Until recently, however, none of the indexes used by Rhode Island policymakers to predict recessions took the economic activity of neighboring states into consideration. That created a blind spot in Rhode Island, a kind of economic bellwether that is the first state to suffer when the economy hits the skids.
“We felt that there were indicators here in Rhode Island, developed by a variety of people, that just didn’t have a full measure of what we were looking for,” says John Simmons, executive director of the Rhode Island Public Expenditure Council. “We wanted to have a national, a regional and a state outlook. We wanted to understand the relationships between the three. And we wanted them to be predictive of where the economy would go.”
So RIPEC, a business-backed group that tries to influence public policy, joined forces with the just-launched Center for Regional and Global Economic Development at Bryant University to produce a new index for predicting the direction the state’s economy would take.
Dubbed “The Current Economic Indicator,” the new index combines a medley of data into a single figure intended to forecast economy activity as far as six months ahead.
An unconventional approach
The Current Economic Indicator was devised by assistant economics professors Edinaldo Tebaldi, and Logan Kelly, now director of the Center for Economic Research at the University of Wisconsin.
Using a proven, but – for Rhode Island – unconventional approach, Tebaldi and Kelly left out such traditional measures as unemployment. Why? Because at best the unemployment rate is at a lagging indicator of economic activity, according to Tebaldi. At worst, it’s misleading, “because unemployment may change, it may drop, just because people gave up looking for jobs.”
They also left out housing permits. “We tried housing permits as a predictor,” Tebaldi says, “and we didn’t find much coming from it. But we did find a robust relationship between employment in construction” and the Ocean State economy. Employment in the hospitality industry, trade, transportation and utilities, and professional and business services were found to be good measures of economic activity, too.
Tebaldi and Kelly left out jobs in manufacturing, because they account for a shrinking percentage of the state’s overall employment, says Tebaldi, who, along with Edward M. Mazze, distinguished professor of business administration at the University of Rhode Island, works as co-forecast manager for Rhode Island at the New England Economic Partnership.
Leonard Lardaro, professor of economics at URI, has no problem with omission of manufacturing jobs from the new index, even though an upsurge in manufacturing appears to be leading the state’s economic recovery.

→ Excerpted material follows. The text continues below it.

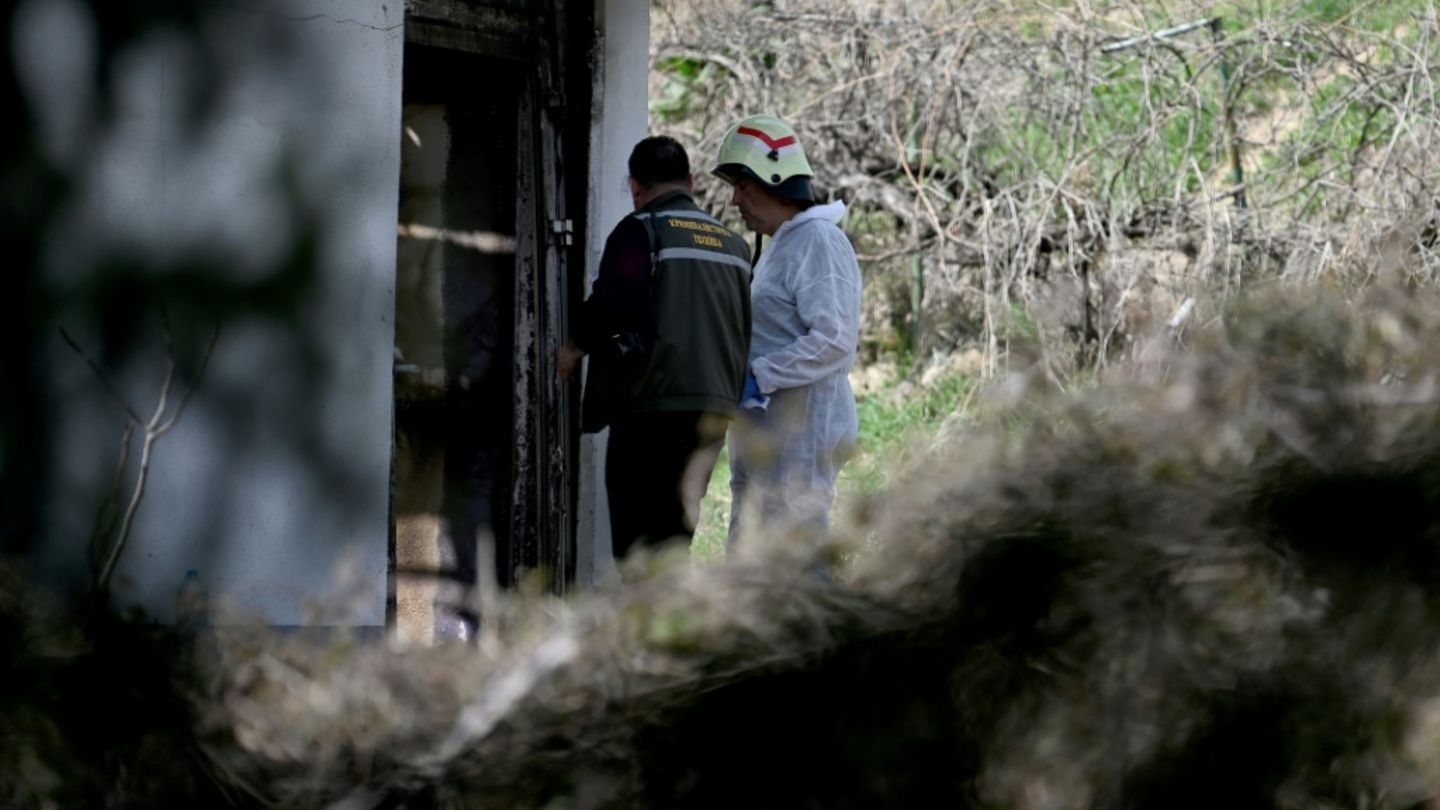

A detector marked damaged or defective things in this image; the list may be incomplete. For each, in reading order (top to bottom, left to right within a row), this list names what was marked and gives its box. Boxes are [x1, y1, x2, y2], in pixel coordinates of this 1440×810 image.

Lardaro’s monthly index of economic activity measures manufacturing activity, rather than manufacturing employment. In the mid-1990s, when he first published it, “people were essentially looking at manufacturing employment and trying to gauge what’s going on, which is really ridiculous,” he says, “because of productivity enhancements” eliminating jobs.
The key ingredients in the new Current Economic Indicator, the components that distinguish it from other indexes, are regional economic activity and national economic conditions. The hope is that both factors will reflect the impact on Rhode Island of economic activity in the nation and neighboring states.
The new index, issued quarterly, came out for the first time in March with a report showing that economic activity in Rhode Island increased a paltry 1.4 percent during the Fourth Quarter of 2010.
The second index came out in May and reported that the state's economic expansion is holding, though the labor market has yet to rebound in the First Quarter of 2011.